4.7. Limitations and Future Directions in Defining the Gold Standard

It is of importance to highlight that there is still a lack of overall consensus on how to size the FET in the absence of large, well-designed registries aiming to address this question.

This is reflected in the variable practice base as observed in a recent survey [30] of multiple large aortic units in North America, the EU and Asia demonstrating high heterogeneity of how units size the FET. This is further evidenced by the lack of robust sizing recommendations from the EACTS position paper on the use of the frozen elephant trunk.

Existing data come from small institutional studies of heterogeneous cohorts (both anatomically and pathologically) with medium-term follow-up or small numbers of patients under long-term follow-up.

Furthermore, the effects of sizing on hard clinical outcomes such as re-intervention, spinal injury and mortality are still unclear.

We suggest that large-scale, international registries need to be established with a vision to clarify how to best optimise sizing the FET and achieving optimal outcomes by:

• Representing the whole spectrum of pathologies treatable by FET;
• Capturing all commercially available stent grafts;
• Standardised nomenclature and definitions of how the stent grafts have been sized (i.e., where the TL or total diameter measurements have been taken on the CT scans);
• Long-term outcomes reported, with standardised definitions for both aortic adverse outcomes and clinical outcomes.

A clear statistical plan should be formulated to, as far as possible, clarify the relationship of graft sizing with false lumen thrombosis and subsequently the relationship of false lumen thrombosis with outcomes.
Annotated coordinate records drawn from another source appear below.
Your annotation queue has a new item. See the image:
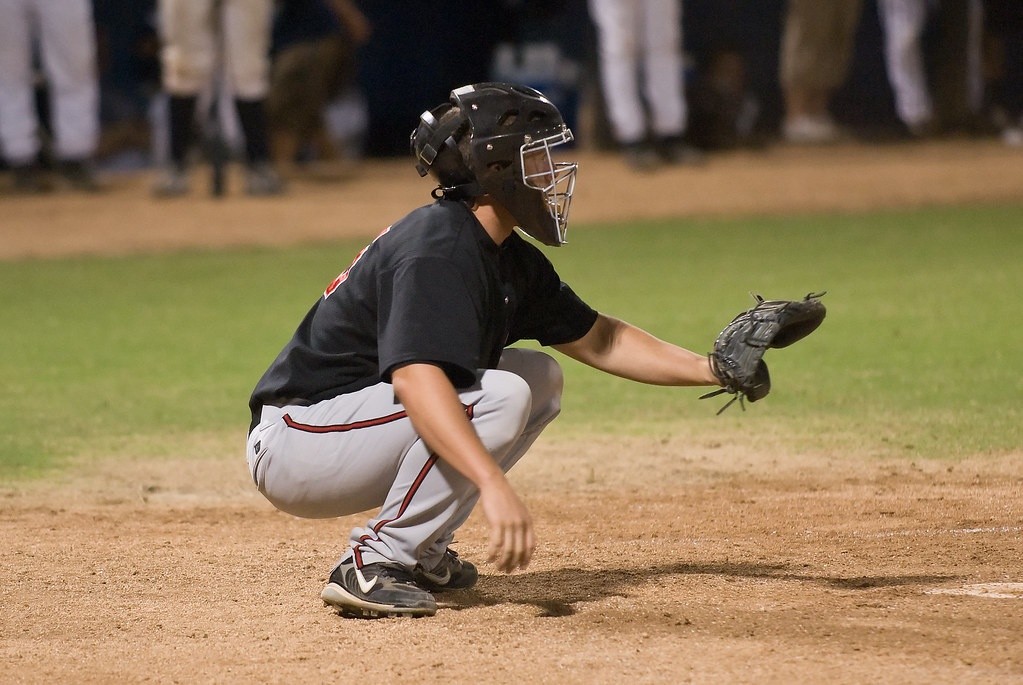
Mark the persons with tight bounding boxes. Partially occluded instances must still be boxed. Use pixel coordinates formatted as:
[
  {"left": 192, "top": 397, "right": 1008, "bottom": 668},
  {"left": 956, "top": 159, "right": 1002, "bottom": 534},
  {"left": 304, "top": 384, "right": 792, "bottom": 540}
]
[
  {"left": 2, "top": 1, "right": 1008, "bottom": 202},
  {"left": 247, "top": 75, "right": 788, "bottom": 622}
]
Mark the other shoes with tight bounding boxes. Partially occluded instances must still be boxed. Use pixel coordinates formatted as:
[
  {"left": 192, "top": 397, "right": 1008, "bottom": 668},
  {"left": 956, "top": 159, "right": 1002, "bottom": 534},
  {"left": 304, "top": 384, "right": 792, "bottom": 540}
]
[
  {"left": 623, "top": 138, "right": 703, "bottom": 175},
  {"left": 12, "top": 159, "right": 108, "bottom": 196},
  {"left": 783, "top": 115, "right": 840, "bottom": 143}
]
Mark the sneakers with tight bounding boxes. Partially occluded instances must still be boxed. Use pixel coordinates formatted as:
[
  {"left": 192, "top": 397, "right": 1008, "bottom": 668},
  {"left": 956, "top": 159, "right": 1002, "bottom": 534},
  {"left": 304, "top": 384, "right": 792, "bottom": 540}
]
[
  {"left": 321, "top": 548, "right": 436, "bottom": 616},
  {"left": 415, "top": 541, "right": 478, "bottom": 591}
]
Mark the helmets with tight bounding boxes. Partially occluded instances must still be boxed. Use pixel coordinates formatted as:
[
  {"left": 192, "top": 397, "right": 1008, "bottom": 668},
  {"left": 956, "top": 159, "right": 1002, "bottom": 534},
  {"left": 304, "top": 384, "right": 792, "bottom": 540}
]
[{"left": 410, "top": 81, "right": 578, "bottom": 247}]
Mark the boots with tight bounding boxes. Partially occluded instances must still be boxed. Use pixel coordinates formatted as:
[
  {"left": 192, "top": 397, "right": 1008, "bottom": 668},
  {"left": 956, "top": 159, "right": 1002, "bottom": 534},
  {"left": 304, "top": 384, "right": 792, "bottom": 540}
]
[
  {"left": 233, "top": 94, "right": 288, "bottom": 195},
  {"left": 157, "top": 93, "right": 196, "bottom": 199}
]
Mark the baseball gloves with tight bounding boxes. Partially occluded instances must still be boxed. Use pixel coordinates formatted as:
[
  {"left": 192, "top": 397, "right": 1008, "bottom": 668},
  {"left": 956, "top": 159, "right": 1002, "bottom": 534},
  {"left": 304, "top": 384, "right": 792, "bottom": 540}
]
[{"left": 698, "top": 288, "right": 833, "bottom": 420}]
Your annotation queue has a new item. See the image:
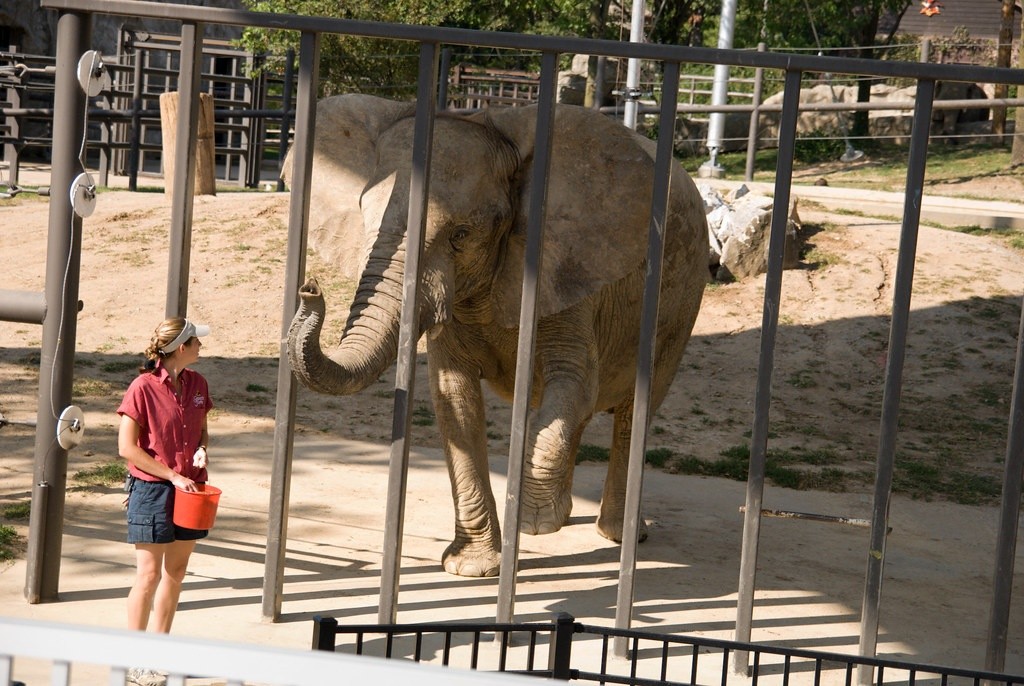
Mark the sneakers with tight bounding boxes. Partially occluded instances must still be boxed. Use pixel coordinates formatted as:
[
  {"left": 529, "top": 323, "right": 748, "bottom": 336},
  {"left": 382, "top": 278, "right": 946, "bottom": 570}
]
[{"left": 126, "top": 664, "right": 170, "bottom": 686}]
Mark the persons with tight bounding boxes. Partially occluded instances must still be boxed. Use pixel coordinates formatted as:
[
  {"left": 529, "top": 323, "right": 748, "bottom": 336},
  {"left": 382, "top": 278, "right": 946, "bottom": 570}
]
[{"left": 116, "top": 317, "right": 216, "bottom": 686}]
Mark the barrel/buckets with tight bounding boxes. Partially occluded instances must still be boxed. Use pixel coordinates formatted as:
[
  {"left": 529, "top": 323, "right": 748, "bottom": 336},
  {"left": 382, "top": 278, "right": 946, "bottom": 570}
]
[{"left": 172, "top": 464, "right": 222, "bottom": 530}]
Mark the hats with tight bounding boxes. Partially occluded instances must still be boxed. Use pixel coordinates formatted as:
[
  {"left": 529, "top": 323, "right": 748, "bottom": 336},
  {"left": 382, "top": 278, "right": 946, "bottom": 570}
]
[{"left": 158, "top": 318, "right": 210, "bottom": 353}]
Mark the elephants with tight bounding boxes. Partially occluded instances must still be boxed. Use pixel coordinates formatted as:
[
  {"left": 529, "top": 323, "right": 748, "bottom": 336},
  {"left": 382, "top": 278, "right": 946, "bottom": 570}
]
[{"left": 279, "top": 90, "right": 711, "bottom": 577}]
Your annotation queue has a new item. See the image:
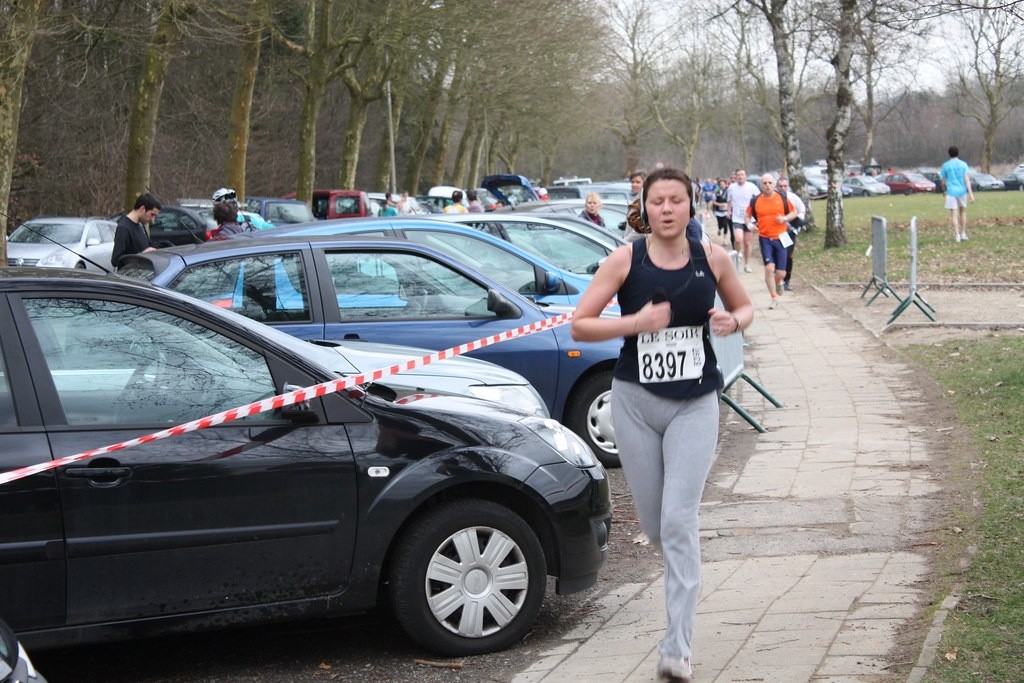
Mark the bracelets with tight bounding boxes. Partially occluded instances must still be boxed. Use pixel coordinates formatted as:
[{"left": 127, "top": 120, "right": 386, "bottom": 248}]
[
  {"left": 633, "top": 312, "right": 639, "bottom": 336},
  {"left": 733, "top": 315, "right": 740, "bottom": 332},
  {"left": 784, "top": 217, "right": 787, "bottom": 222},
  {"left": 747, "top": 223, "right": 754, "bottom": 230}
]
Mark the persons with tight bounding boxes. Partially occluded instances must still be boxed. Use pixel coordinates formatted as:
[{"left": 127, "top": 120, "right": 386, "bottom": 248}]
[
  {"left": 538, "top": 187, "right": 551, "bottom": 201},
  {"left": 941, "top": 146, "right": 975, "bottom": 242},
  {"left": 571, "top": 169, "right": 754, "bottom": 683},
  {"left": 848, "top": 166, "right": 895, "bottom": 177},
  {"left": 775, "top": 178, "right": 807, "bottom": 291},
  {"left": 692, "top": 173, "right": 743, "bottom": 259},
  {"left": 578, "top": 192, "right": 606, "bottom": 229},
  {"left": 111, "top": 193, "right": 162, "bottom": 271},
  {"left": 727, "top": 169, "right": 761, "bottom": 274},
  {"left": 464, "top": 190, "right": 483, "bottom": 213},
  {"left": 496, "top": 200, "right": 506, "bottom": 209},
  {"left": 744, "top": 174, "right": 798, "bottom": 309},
  {"left": 378, "top": 190, "right": 424, "bottom": 217},
  {"left": 624, "top": 170, "right": 651, "bottom": 243},
  {"left": 209, "top": 198, "right": 248, "bottom": 237},
  {"left": 443, "top": 191, "right": 469, "bottom": 214}
]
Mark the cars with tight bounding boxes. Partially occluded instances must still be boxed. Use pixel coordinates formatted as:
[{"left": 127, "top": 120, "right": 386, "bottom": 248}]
[
  {"left": 1, "top": 173, "right": 648, "bottom": 472},
  {"left": 744, "top": 156, "right": 1024, "bottom": 204},
  {"left": 1, "top": 267, "right": 617, "bottom": 667}
]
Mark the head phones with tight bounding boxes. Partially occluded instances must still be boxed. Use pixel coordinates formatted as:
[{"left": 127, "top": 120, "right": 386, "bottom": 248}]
[{"left": 642, "top": 182, "right": 696, "bottom": 224}]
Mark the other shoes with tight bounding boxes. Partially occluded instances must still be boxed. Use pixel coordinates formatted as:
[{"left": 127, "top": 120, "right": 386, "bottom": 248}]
[
  {"left": 776, "top": 280, "right": 784, "bottom": 296},
  {"left": 659, "top": 655, "right": 692, "bottom": 682},
  {"left": 784, "top": 281, "right": 793, "bottom": 291},
  {"left": 744, "top": 265, "right": 752, "bottom": 273},
  {"left": 769, "top": 299, "right": 778, "bottom": 309},
  {"left": 962, "top": 234, "right": 969, "bottom": 241},
  {"left": 955, "top": 236, "right": 962, "bottom": 242}
]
Finally, the relationship between distal extent of the graft with disease progression versus spinal cord injury should be examined.

This should inform prospective studies to validate the retrospective findings, as well as set the scene for mechanistic/exploratory investigations on the mechanical characteristics of individual stent grafts and aorta–graft mechanical interactions.

Lastly, our recommendations do not take into consideration the rare but important subset of patients with non-atherosclerotic arch pathology (Takayasu’s arteritis, fibromuscular dysplasia, etc.) or the patients presenting with arch dissection/aneurysms in the peri-partum period [31,32]. Large, collaborative retrospective studies should offer granularity in elucidating the appropriate use and sizing of FET in rarer but important subsets of patients.

Only then can we make more robust recommendations and set the gold standard in how to optimise FET sizing for achieving optimal outcomes across the spectrum of aortic diseases.

In the absence of robust data, we offer a summary of our recommendations for sizing based on current based knowledge and experience (Figure 10, central illustration).

5. Conclusions

We demonstrate three key cases that highlight the importance of careful pre-operative examination of the CT aortogram in planning for a successful FET across the spectrum of aortic diseases.